• **List of tasks**
**A.** Please answer these questions about the article on an Indian family in Taiwan, one line each, marked (i), (ii), (iii):
(i) In what month and year did Prem arrive in Taiwan?
(ii) In what year did he meet Priya?
(iii) What are taxi drivers now more likely to ask him about?
**B.** Reproduce the article on an Indian family in Taiwan word for word, starting at "The couple now" and ending at "last two decades.".
**C.** Resume the article on an Indian family in Taiwan from its final sentence and continue it.

When Indian national Prem Purswaney arrived in Taiwan, like many expats he only intended to stay for a short time. That was 23 years ago.
Prem, born in Rajasthan, but raised in Dubai, arrived in October 1985 to do a short-term apprenticeship with his uncle’s trading company.
Before long, six months had turned into six years. Then, in 1992 he met Priya, a fellow Indian living in Taiwan, who he married two years later.
The couple now have two children, a daughter, 10, and a five-year-old son — both born here — and are still in Taiwan. A place they have come to love and now call home.
“We even get homesick when we return to India to see our family,” Priya said.
Back in the early days, Prem said, Taiwanese people knew little about India and he often got annoyed at the stereotypes he faced whenever he took a taxi.
“Drivers would often ask why I ate with my hand, why Indian women had spots [bindis] on their forehead and about the hot and spicy food,” he said.
Nowadays, the same drivers are more likely to ask him about the IT industry and India’s expertise in computer software.
This is a sign of how things have changed, and the increasingly close relationship that has formed between the two countries as ties have increased over the last two decades.

• **Data listing**
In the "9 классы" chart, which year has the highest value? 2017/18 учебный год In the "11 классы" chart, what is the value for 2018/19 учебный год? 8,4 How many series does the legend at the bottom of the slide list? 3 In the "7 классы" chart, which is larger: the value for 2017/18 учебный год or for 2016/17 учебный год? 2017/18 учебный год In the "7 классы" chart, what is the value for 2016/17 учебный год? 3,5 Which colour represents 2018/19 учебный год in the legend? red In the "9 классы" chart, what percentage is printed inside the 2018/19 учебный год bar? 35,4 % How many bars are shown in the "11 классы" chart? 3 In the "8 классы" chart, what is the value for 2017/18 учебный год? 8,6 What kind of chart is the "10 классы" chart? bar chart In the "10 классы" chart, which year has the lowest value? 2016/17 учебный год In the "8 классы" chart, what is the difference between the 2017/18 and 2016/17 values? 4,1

* * *

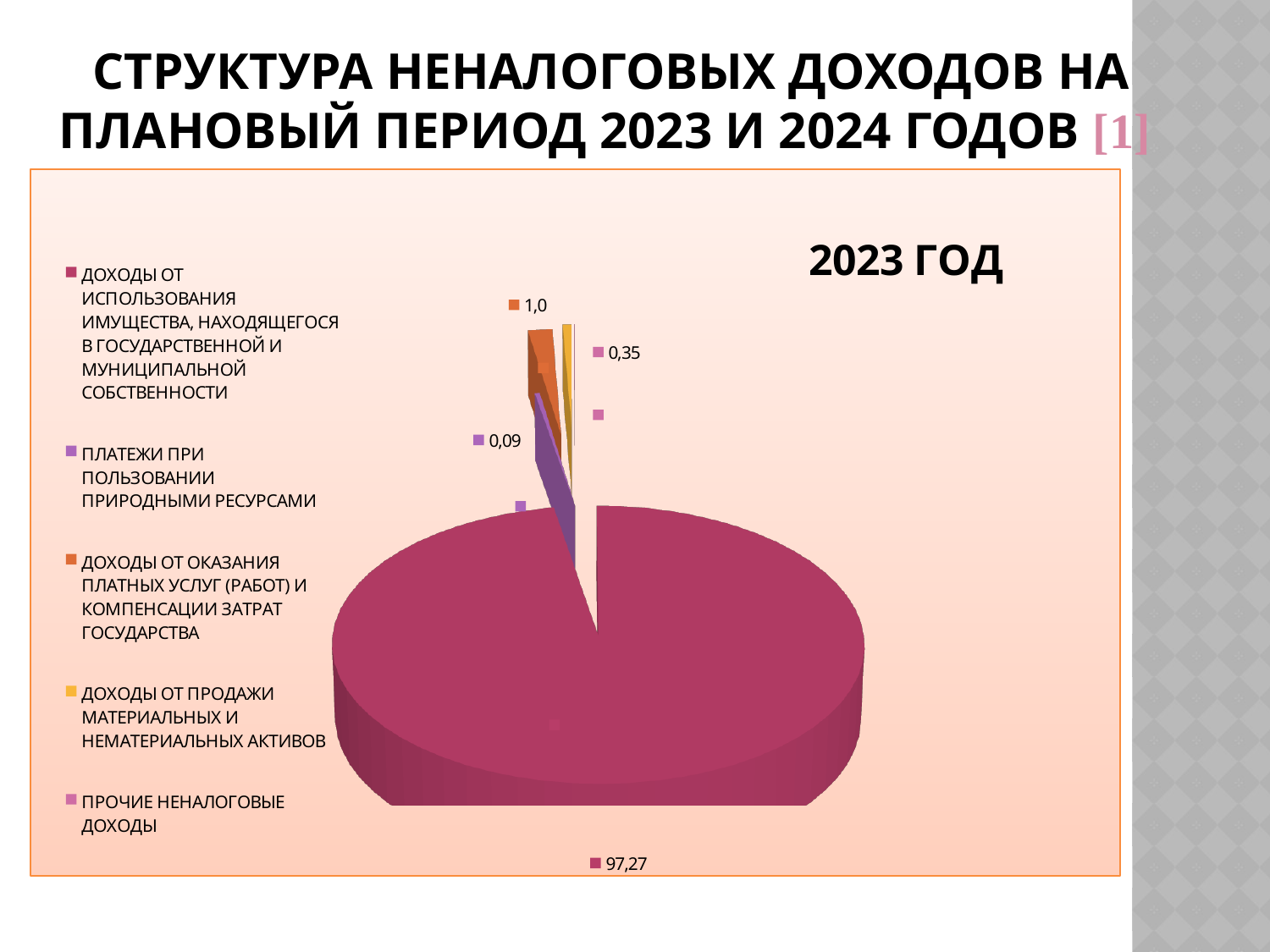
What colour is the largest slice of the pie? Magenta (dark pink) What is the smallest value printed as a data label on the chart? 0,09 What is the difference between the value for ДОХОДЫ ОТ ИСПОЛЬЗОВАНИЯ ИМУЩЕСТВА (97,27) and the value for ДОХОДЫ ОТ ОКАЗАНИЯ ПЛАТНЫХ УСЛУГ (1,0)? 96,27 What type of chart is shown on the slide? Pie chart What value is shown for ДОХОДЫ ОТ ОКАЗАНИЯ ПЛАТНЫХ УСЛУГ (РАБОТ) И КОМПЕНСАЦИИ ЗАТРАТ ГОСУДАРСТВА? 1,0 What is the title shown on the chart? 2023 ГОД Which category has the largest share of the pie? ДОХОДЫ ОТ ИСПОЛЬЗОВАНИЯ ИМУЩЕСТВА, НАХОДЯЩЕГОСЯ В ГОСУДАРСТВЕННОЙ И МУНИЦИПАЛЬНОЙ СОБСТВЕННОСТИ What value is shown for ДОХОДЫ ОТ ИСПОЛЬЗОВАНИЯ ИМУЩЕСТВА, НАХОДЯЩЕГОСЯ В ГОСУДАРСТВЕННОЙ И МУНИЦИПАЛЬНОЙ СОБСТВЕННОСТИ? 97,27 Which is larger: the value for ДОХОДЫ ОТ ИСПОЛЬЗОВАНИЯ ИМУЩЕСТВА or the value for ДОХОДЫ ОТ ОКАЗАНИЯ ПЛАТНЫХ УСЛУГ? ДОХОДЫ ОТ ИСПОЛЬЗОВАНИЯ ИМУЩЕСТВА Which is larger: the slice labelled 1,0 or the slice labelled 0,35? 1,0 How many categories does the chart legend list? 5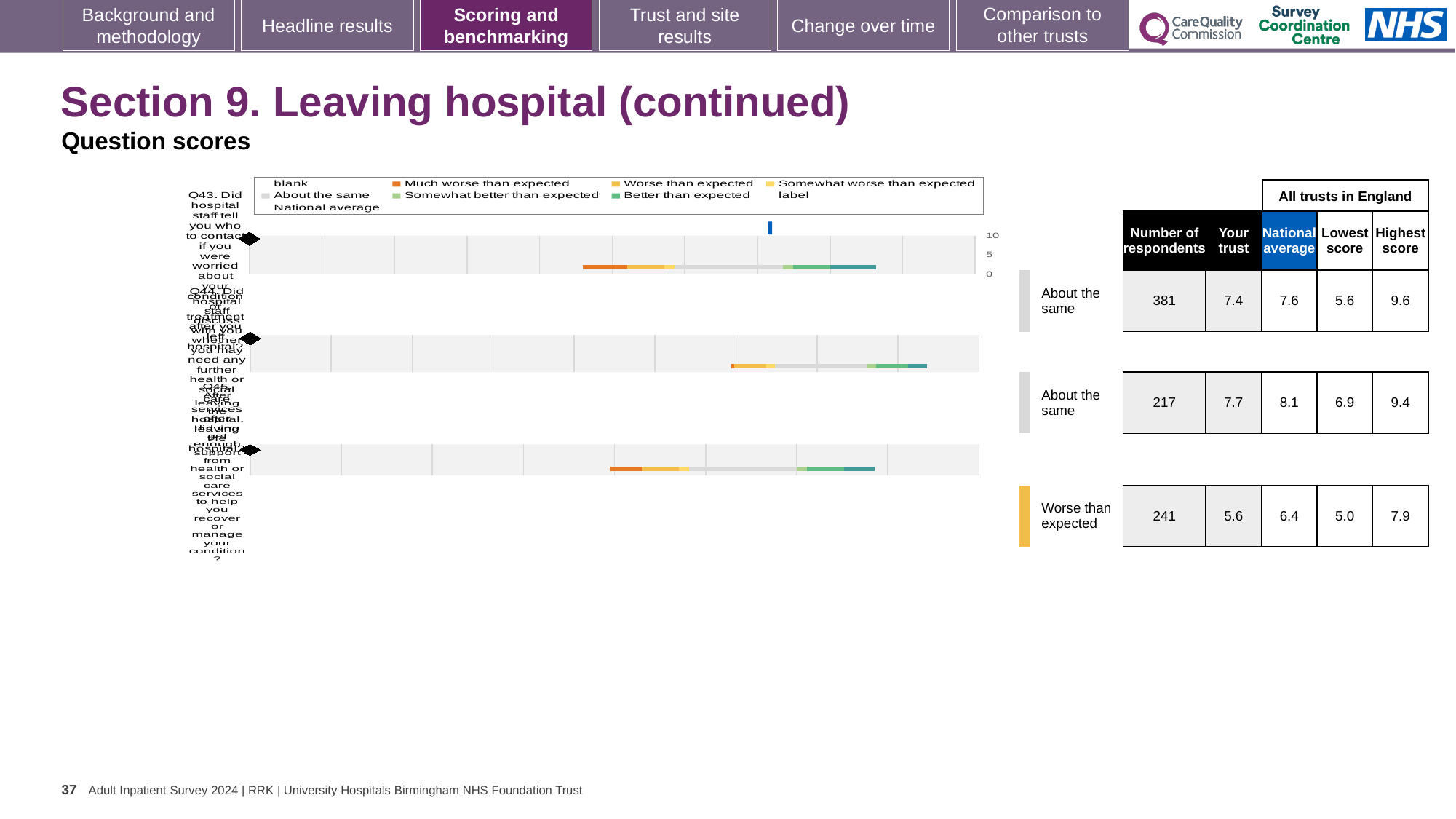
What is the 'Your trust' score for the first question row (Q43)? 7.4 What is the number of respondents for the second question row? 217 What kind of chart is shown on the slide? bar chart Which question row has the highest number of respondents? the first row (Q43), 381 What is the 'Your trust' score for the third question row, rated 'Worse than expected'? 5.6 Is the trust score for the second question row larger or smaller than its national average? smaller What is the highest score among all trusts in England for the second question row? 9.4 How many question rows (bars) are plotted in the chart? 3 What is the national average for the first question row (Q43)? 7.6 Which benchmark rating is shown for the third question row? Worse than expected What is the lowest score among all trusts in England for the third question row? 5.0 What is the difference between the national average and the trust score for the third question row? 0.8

• **Responses in order**
**A.**
(i) October 1985
(ii) 1992
(iii) The IT industry and India's expertise in computer software

**B.**
The couple now have two children, a daughter, 10, and a five-year-old son — both born here — and are still in Taiwan. A place they have come to love and now call home.
“We even get homesick when we return to India to see our family,” Priya said.
Back in the early days, Prem said, Taiwanese people knew little about India and he often got annoyed at the stereotypes he faced whenever he took a taxi.
“Drivers would often ask why I ate with my hand, why Indian women had spots [bindis] on their forehead and about the hot and spicy food,” he said.
Nowadays, the same drivers are more likely to ask him about the IT industry and India’s expertise in computer software.
This is a sign of how things have changed, and the increasingly close relationship that has formed between the two countries as ties have increased over the last two decades.

**C.**
“When our office opened in 1995, there was very little bilateral trade,” India-Taipei Association Director General T. P. Seetharam said.
By 2006, annual trade had grown to US$2.8 billion. Last year that figure had increased to US$5.38 billion.
“But there is still much room for improvement,” he added.
Surprisingly, software — considered one of India’s strengths — isn’t a large contributor to its trade with Taiwan.
Seetharam puts that partly down to language differences and the fact that Indian software companies usually concentrate on Western markets.
But, he added, there are many other exchanges, both industrial and academic, in high-tech fields such as biotechnology and materials technology.
These exchanges have led to a mini influx of Indians into Taiwan, with small groups of Indian nationals springing up in several locations near the country’s larger universities, most notably in Hsinchu and Taipei.
“There are almost 100 Indian scientists alone at Academia Sinica,” he added.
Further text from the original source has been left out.